→ **Extracted records**:
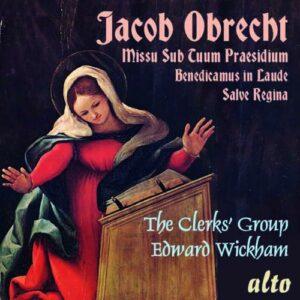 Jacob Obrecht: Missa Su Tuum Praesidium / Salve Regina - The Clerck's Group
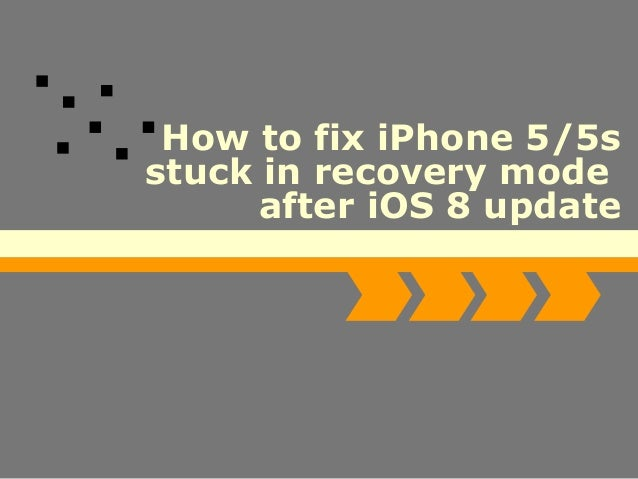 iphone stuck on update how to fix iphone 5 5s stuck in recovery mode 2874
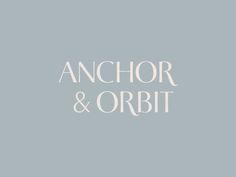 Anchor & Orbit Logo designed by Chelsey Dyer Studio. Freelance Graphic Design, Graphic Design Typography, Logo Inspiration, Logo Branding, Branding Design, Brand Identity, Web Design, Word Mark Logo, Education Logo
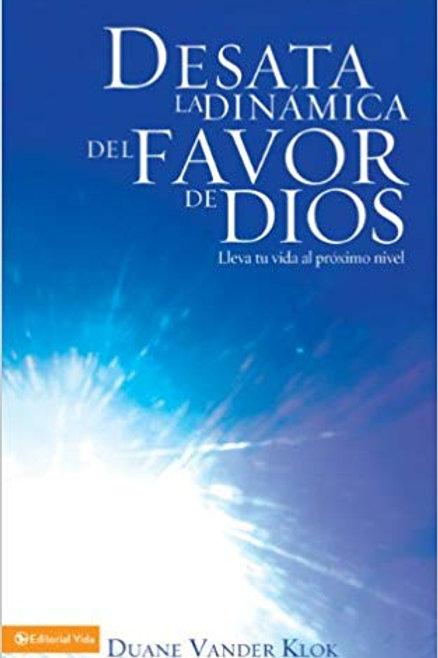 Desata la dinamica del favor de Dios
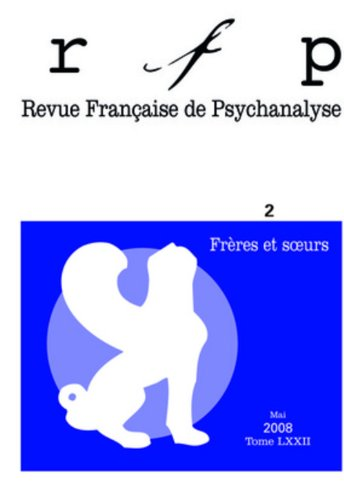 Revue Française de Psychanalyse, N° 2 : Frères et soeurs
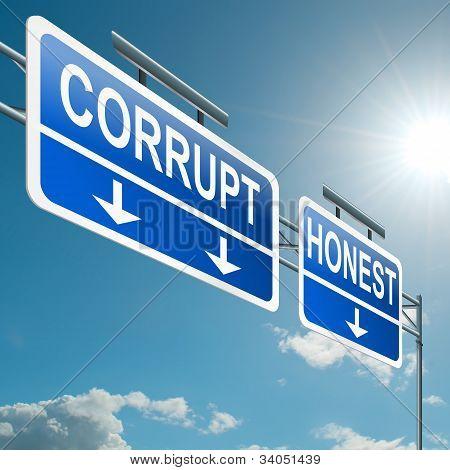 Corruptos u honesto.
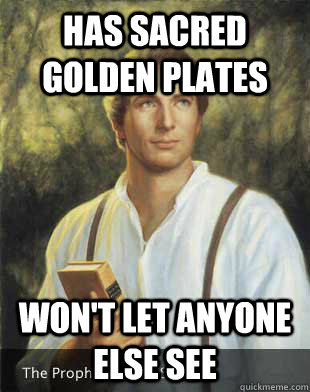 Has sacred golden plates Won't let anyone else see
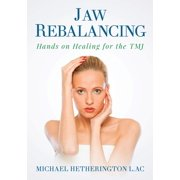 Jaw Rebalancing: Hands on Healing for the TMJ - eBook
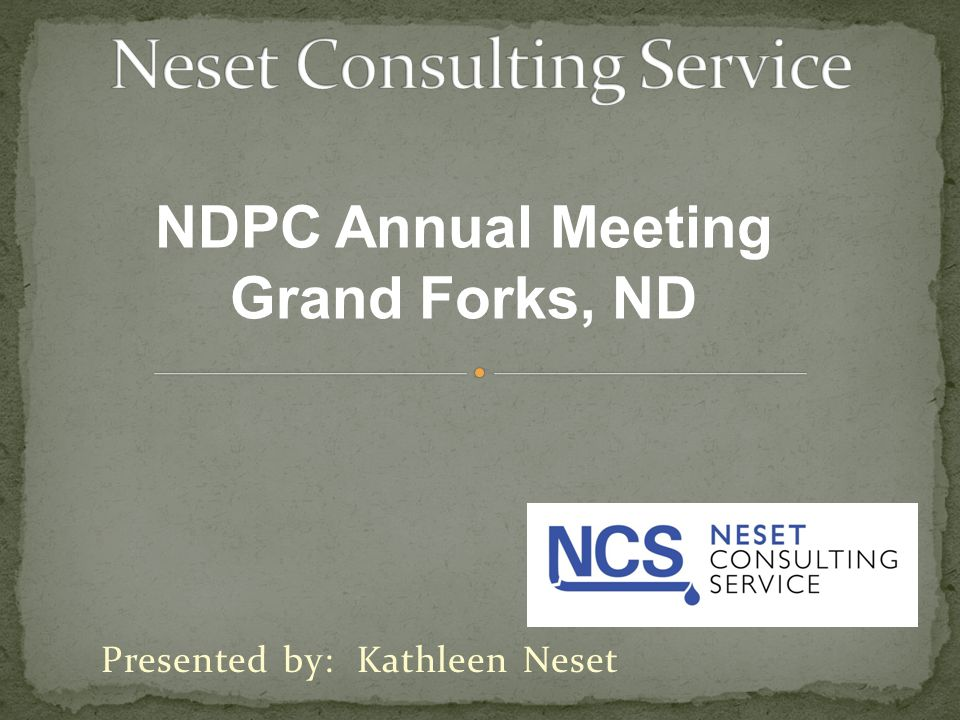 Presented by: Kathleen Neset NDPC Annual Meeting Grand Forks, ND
* * *
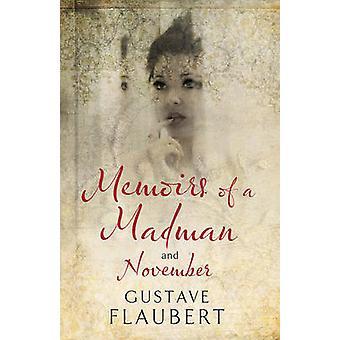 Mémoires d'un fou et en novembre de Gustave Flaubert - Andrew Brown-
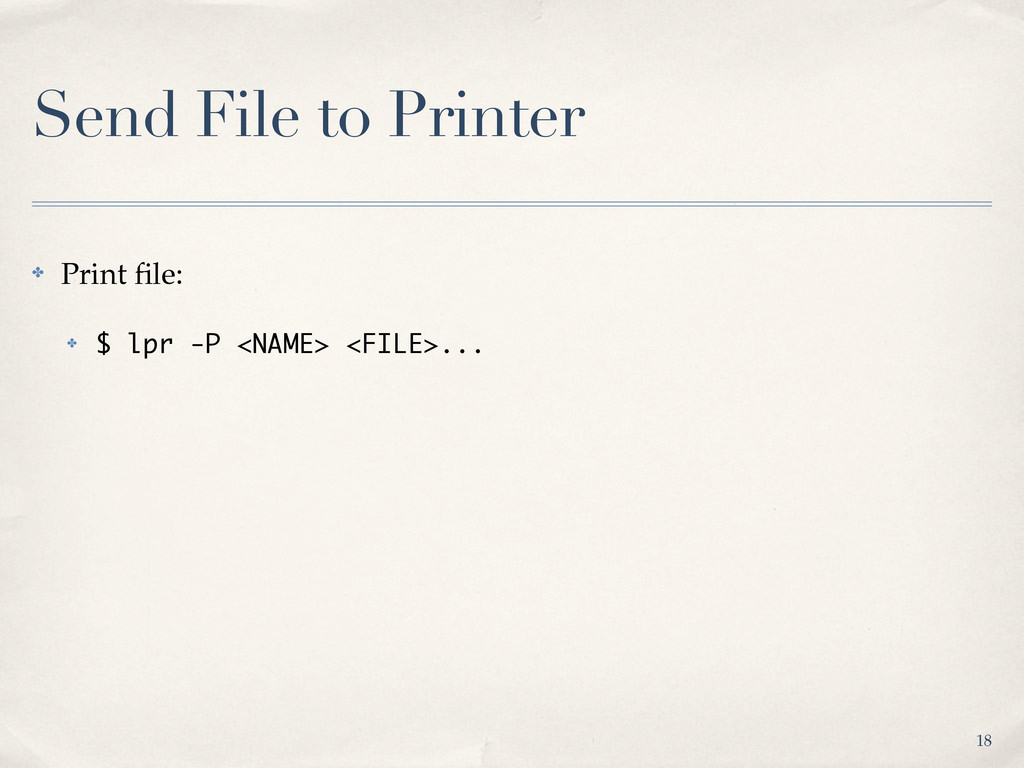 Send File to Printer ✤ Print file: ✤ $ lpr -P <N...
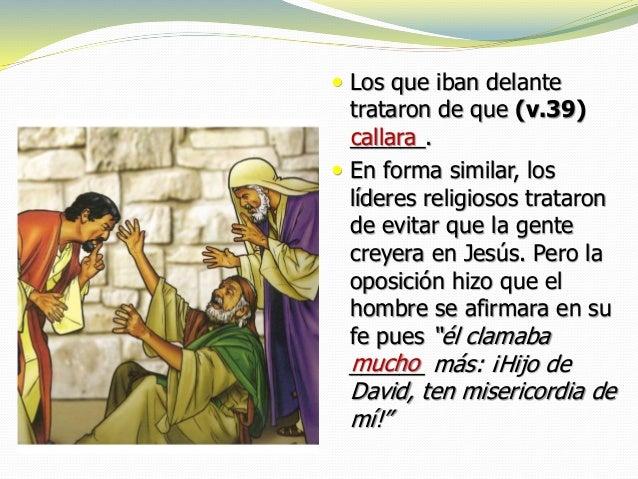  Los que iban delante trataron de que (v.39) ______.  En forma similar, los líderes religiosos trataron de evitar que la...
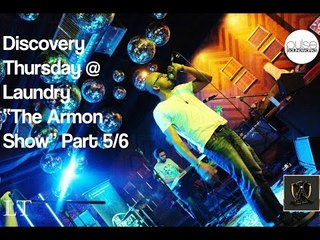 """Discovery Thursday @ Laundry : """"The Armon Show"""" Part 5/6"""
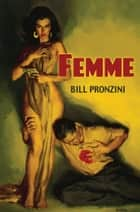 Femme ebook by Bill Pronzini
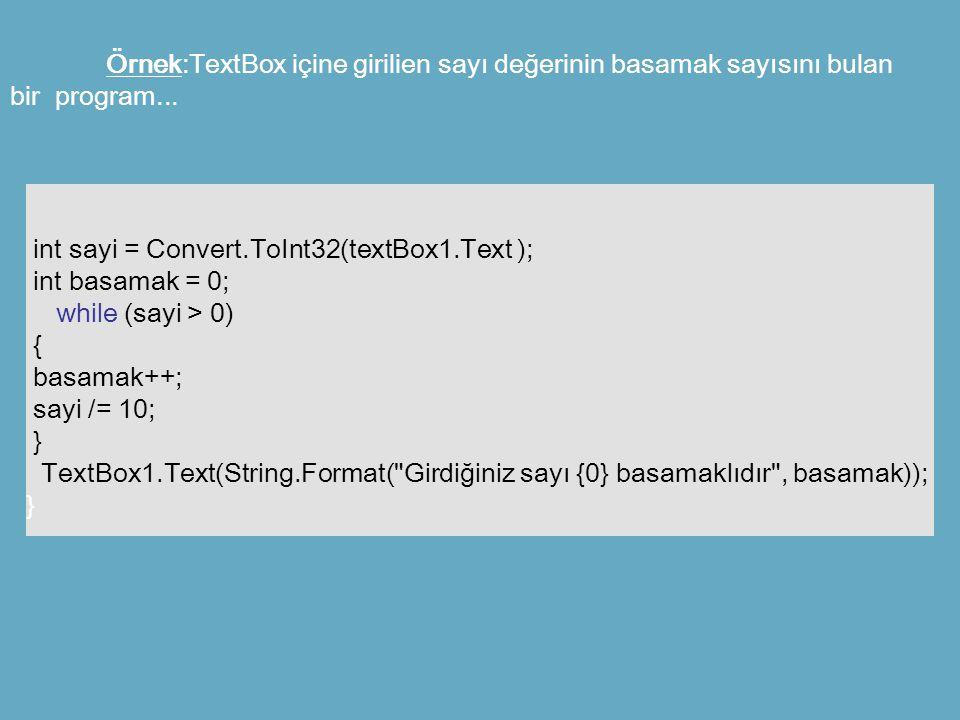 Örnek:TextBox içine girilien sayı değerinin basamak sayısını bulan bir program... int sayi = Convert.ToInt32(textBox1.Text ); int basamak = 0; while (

→ **What is required**: Return the lines above from the one with "Corruptos u honesto." through the one with "Presented by: Kathleen", verbatim and nothing else. Omit every picture.

→ **Solution for this problem**:
 Corruptos u honesto.
 Has sacred golden plates Won't let anyone else see
 Jaw Rebalancing: Hands on Healing for the TMJ - eBook
 Presented by: Kathleen Neset NDPC Annual Meeting Grand Forks, ND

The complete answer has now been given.